- Prompt:
Repeat everything in the material exactly.
-- START --
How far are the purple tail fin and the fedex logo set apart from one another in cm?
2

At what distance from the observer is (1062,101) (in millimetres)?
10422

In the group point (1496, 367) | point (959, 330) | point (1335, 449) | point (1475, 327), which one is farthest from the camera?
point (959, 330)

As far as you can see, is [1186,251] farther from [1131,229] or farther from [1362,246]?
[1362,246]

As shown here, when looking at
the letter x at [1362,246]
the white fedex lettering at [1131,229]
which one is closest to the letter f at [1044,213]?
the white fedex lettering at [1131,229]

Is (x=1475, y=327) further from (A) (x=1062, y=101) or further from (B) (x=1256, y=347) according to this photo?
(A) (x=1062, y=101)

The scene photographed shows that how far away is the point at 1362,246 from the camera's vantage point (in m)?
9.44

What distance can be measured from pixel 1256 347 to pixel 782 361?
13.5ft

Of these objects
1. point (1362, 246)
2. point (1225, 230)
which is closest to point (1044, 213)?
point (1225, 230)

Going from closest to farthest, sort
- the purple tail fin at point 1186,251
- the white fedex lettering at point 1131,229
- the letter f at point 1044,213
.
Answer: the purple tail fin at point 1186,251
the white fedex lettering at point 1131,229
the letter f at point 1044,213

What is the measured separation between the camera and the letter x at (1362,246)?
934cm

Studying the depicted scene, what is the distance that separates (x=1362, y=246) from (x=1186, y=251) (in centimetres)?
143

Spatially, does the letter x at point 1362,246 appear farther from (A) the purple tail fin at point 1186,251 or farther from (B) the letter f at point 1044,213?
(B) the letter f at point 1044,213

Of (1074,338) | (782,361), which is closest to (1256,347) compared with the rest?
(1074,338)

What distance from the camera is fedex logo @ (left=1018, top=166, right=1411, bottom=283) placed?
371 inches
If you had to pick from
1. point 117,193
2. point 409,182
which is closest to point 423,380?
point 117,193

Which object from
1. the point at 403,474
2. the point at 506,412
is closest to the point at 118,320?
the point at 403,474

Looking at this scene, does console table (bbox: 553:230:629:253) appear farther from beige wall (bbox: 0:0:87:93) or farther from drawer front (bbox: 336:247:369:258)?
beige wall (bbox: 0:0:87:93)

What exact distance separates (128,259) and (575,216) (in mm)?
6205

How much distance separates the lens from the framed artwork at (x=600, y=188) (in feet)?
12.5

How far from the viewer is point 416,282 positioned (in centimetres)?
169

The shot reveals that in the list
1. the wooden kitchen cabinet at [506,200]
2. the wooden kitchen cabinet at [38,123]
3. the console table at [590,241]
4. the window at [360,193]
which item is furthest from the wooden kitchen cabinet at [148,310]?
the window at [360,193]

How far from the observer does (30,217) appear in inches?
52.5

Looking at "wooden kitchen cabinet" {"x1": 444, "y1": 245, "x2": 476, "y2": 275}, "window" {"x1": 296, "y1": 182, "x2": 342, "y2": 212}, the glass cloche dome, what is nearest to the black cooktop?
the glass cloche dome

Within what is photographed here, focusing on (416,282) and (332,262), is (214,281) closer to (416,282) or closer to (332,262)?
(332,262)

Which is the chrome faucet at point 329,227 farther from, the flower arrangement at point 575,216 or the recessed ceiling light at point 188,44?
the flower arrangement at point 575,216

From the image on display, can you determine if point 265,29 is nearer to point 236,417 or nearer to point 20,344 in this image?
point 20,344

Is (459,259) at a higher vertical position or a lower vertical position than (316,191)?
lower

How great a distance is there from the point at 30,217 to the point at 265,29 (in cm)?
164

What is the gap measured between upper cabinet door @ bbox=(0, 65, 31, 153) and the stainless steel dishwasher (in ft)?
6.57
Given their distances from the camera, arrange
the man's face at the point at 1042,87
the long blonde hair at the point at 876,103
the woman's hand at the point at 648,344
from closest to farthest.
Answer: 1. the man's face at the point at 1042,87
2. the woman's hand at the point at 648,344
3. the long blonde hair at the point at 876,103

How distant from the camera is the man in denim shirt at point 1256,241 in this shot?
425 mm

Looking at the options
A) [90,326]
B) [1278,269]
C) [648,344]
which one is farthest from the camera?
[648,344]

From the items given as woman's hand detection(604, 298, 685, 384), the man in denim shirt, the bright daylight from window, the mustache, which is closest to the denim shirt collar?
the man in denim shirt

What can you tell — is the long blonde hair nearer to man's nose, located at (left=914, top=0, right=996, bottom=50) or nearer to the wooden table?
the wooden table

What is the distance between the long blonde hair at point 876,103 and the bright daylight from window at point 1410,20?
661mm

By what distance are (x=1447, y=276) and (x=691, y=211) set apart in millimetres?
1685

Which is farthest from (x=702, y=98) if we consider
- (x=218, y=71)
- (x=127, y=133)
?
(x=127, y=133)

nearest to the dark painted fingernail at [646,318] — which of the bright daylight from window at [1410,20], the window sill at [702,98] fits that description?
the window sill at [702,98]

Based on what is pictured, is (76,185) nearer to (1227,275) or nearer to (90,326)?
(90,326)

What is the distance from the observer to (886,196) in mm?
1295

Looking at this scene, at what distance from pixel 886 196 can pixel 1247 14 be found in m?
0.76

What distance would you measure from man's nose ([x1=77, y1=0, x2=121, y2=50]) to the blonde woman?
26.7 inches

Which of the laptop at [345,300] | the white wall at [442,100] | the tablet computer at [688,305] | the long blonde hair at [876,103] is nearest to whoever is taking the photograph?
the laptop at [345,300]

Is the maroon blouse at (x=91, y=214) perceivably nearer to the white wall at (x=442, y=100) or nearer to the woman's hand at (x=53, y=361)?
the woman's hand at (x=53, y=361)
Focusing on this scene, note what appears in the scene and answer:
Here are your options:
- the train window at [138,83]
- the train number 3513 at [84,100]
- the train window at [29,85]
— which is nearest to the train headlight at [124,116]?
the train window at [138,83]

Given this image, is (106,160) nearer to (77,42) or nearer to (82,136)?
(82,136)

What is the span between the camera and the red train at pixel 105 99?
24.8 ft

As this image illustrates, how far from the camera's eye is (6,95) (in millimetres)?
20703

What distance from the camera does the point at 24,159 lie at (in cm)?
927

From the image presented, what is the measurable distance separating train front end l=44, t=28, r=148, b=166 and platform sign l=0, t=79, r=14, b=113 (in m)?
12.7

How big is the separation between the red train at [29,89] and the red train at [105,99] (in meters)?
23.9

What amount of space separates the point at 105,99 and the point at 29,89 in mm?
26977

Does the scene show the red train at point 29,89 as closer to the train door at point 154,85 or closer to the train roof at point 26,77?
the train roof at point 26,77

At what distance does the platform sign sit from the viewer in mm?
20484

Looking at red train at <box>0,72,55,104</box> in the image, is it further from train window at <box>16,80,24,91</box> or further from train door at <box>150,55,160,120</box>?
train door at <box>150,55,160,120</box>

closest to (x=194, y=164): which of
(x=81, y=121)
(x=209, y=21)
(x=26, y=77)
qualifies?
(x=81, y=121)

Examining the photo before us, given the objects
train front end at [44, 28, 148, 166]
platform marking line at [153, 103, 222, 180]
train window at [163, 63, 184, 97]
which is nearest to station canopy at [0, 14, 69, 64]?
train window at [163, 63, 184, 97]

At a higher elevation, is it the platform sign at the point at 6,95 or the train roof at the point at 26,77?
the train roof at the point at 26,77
-- END --
- Correct result:
How far are the purple tail fin and the fedex logo set apart from one another in cm?
2

At what distance from the observer is (1062,101) (in millimetres)?
10422

In the group point (1496, 367) | point (959, 330) | point (1335, 449) | point (1475, 327), which one is farthest from the camera?
point (959, 330)

As far as you can see, is [1186,251] farther from [1131,229] or farther from [1362,246]?
[1362,246]

As shown here, when looking at
the letter x at [1362,246]
the white fedex lettering at [1131,229]
which one is closest to the letter f at [1044,213]?
the white fedex lettering at [1131,229]

Is (x=1475, y=327) further from (A) (x=1062, y=101) or further from (B) (x=1256, y=347) according to this photo?
(A) (x=1062, y=101)

The scene photographed shows that how far away is the point at 1362,246 from the camera's vantage point (in m)?
9.44

What distance can be measured from pixel 1256 347 to pixel 782 361?
13.5ft

Of these objects
1. point (1362, 246)
2. point (1225, 230)
which is closest to point (1044, 213)?
point (1225, 230)

Going from closest to farthest, sort
- the purple tail fin at point 1186,251
- the white fedex lettering at point 1131,229
- the letter f at point 1044,213
.
Answer: the purple tail fin at point 1186,251
the white fedex lettering at point 1131,229
the letter f at point 1044,213

What is the measured separation between the camera and the letter x at (1362,246)?
934cm

Studying the depicted scene, what is the distance that separates (x=1362, y=246) from (x=1186, y=251) (in centimetres)?
143

Spatially, does the letter x at point 1362,246 appear farther from (A) the purple tail fin at point 1186,251 or farther from (B) the letter f at point 1044,213?
(B) the letter f at point 1044,213

Of (1074,338) | (782,361), which is closest to (1256,347) compared with the rest?
(1074,338)

What distance from the camera is fedex logo @ (left=1018, top=166, right=1411, bottom=283) placed?
371 inches
If you had to pick from
1. point 117,193
2. point 409,182
which is closest to point 423,380?
point 117,193

Which object from
1. the point at 403,474
2. the point at 506,412
is closest to the point at 118,320?
the point at 403,474

Looking at this scene, does console table (bbox: 553:230:629:253) appear farther from beige wall (bbox: 0:0:87:93) or farther from drawer front (bbox: 336:247:369:258)?
beige wall (bbox: 0:0:87:93)

What exact distance separates (128,259) and (575,216) (in mm)?
6205

How much distance separates the lens from the framed artwork at (x=600, y=188) (in feet)?
12.5

How far from the viewer is point 416,282 positioned (in centimetres)?
169

The shot reveals that in the list
1. the wooden kitchen cabinet at [506,200]
2. the wooden kitchen cabinet at [38,123]
3. the console table at [590,241]
4. the window at [360,193]
which item is furthest from the wooden kitchen cabinet at [148,310]?
the window at [360,193]

How far from the observer does (30,217) appear in inches?
52.5

Looking at "wooden kitchen cabinet" {"x1": 444, "y1": 245, "x2": 476, "y2": 275}, "window" {"x1": 296, "y1": 182, "x2": 342, "y2": 212}, the glass cloche dome, what is nearest to the black cooktop?
the glass cloche dome

Within what is photographed here, focusing on (416,282) and (332,262), is (214,281) closer to (416,282) or closer to (332,262)?
(332,262)

Which is the chrome faucet at point 329,227 farther from, the flower arrangement at point 575,216 or the recessed ceiling light at point 188,44?
the flower arrangement at point 575,216

From the image on display, can you determine if point 265,29 is nearer to point 236,417 or nearer to point 20,344 in this image?
point 20,344

Is (459,259) at a higher vertical position or a lower vertical position than (316,191)?
lower

How great a distance is there from the point at 30,217 to the point at 265,29 (in cm)?
164

What is the gap measured between upper cabinet door @ bbox=(0, 65, 31, 153) and the stainless steel dishwasher (in ft)?
6.57
Given their distances from the camera, arrange
the man's face at the point at 1042,87
the long blonde hair at the point at 876,103
the woman's hand at the point at 648,344
from closest to farthest.
Answer: 1. the man's face at the point at 1042,87
2. the woman's hand at the point at 648,344
3. the long blonde hair at the point at 876,103

How distant from the camera is the man in denim shirt at point 1256,241 in this shot?
425 mm

Looking at the options
A) [90,326]
B) [1278,269]
C) [648,344]
which one is farthest from the camera?
[648,344]

From the items given as woman's hand detection(604, 298, 685, 384), the man in denim shirt, the bright daylight from window, the mustache, which is closest to the denim shirt collar?
the man in denim shirt

What can you tell — is the long blonde hair nearer to man's nose, located at (left=914, top=0, right=996, bottom=50) or nearer to the wooden table?
the wooden table

What is the distance between the long blonde hair at point 876,103 and the bright daylight from window at point 1410,20?
661mm

By what distance are (x=1447, y=276) and (x=691, y=211) set apart in millimetres?
1685

Which is farthest from (x=702, y=98) if we consider
- (x=218, y=71)
- (x=127, y=133)
?
(x=127, y=133)

nearest to the dark painted fingernail at [646,318] — which of the bright daylight from window at [1410,20], the window sill at [702,98] fits that description?
the window sill at [702,98]

Based on what is pictured, is (76,185) nearer to (1227,275) or nearer to (90,326)?
(90,326)

What is the distance from the observer to (886,196) in mm?
1295

Looking at this scene, at what distance from pixel 886 196 can pixel 1247 14 be found in m?
0.76

What distance would you measure from man's nose ([x1=77, y1=0, x2=121, y2=50]) to the blonde woman?
26.7 inches

Which of the laptop at [345,300] | the white wall at [442,100] | the tablet computer at [688,305] | the long blonde hair at [876,103] is nearest to whoever is taking the photograph?
the laptop at [345,300]

Is the maroon blouse at (x=91, y=214) perceivably nearer to the white wall at (x=442, y=100) or nearer to the woman's hand at (x=53, y=361)?
the woman's hand at (x=53, y=361)
Focusing on this scene, note what appears in the scene and answer:
Here are your options:
- the train window at [138,83]
- the train number 3513 at [84,100]
- the train window at [29,85]
— which is nearest to the train headlight at [124,116]?
the train window at [138,83]

Given this image, is (106,160) nearer to (77,42) or nearer to (82,136)?
(82,136)

What is the span between the camera and the red train at pixel 105 99?
24.8 ft

As this image illustrates, how far from the camera's eye is (6,95) (in millimetres)?
20703

What distance from the camera does the point at 24,159 lie at (in cm)?
927

From the image presented, what is the measurable distance separating train front end l=44, t=28, r=148, b=166 and platform sign l=0, t=79, r=14, b=113 (in m)?
12.7

How big is the separation between the red train at [29,89] and the red train at [105,99] (in meters)?
23.9

What amount of space separates the point at 105,99 and the point at 29,89 in mm?
26977

Does the scene show the red train at point 29,89 as closer to the train door at point 154,85 or closer to the train roof at point 26,77?
the train roof at point 26,77

At what distance does the platform sign sit from the viewer in mm?
20484

Looking at red train at <box>0,72,55,104</box> in the image, is it further from train window at <box>16,80,24,91</box> or further from train door at <box>150,55,160,120</box>?
train door at <box>150,55,160,120</box>

closest to (x=194, y=164): which of
(x=81, y=121)
(x=209, y=21)
(x=26, y=77)
qualifies?
(x=81, y=121)

Examining the photo before us, given the objects
train front end at [44, 28, 148, 166]
platform marking line at [153, 103, 222, 180]
train window at [163, 63, 184, 97]
which is nearest to station canopy at [0, 14, 69, 64]?
train window at [163, 63, 184, 97]

At a higher elevation, is it the platform sign at the point at 6,95 or the train roof at the point at 26,77?
the train roof at the point at 26,77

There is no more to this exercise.